Der boykott, der niemanden kalt lässt
Drei Tage vor dem offiziellen Start der 14. Winter-Paralympics veröffentlichte der Deutsche Behindertensportverband (DBS) eine Presseerklärung, die in der paralympischen Bewegung einschlug wie ein Stein ins stille Wasser. Der Grund: die Zulassung von Sportlerinnen und Sportlern aus Russland und Belarus zu den Spielen. Für den DBS ist das keine akzeptable Entscheidung – und schweigen kam nicht infrage.
Aus Cortina d'Ampezzo, wo am Dienstagabend die fünf paralympischen Flammen symbolisch zusammengeführt wurden, wird kein deutsches Teammitglied nach Verona reisen. Die Feier findet statt. Deutschland schaut zu – aber nicht mit.
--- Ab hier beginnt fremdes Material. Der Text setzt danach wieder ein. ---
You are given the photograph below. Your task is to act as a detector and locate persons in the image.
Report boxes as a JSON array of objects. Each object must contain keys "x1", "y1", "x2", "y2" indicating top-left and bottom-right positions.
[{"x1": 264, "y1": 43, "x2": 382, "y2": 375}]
Mailand, cortina, tesero, verona: vier orte, eine botschaft
Vom 6. bis 15. Märzverteilen sich die Wettkämpfe auf vier Austragungsorte in Norditalien. Zum ersten Mal seit 20 Jahren finden die Winterspiele für Menschen mit Behinderung wieder auf europäischem Boden statt – ein Moment, der eigentlich nur Freude verdient hätte. Stattdessen überschattet eine politische Grundsatzfrage die gesamte Eröffnung.
Ich sage das als jemand, der Sport als verbindendes Element begreift: Dieser Boykott ist kein Zeichen von Schwäche. Er ist das Gegenteil. Die deutschen Athleten haben auf ihre Teilnahme an einem der sichtbarsten Momente dieser Spiele verzichtet, um ein Zeichen zu setzen, das weit über die Arena von Verona hinausreicht. Das ist Haltung. Und Haltung hat im Sport immer einen Preis.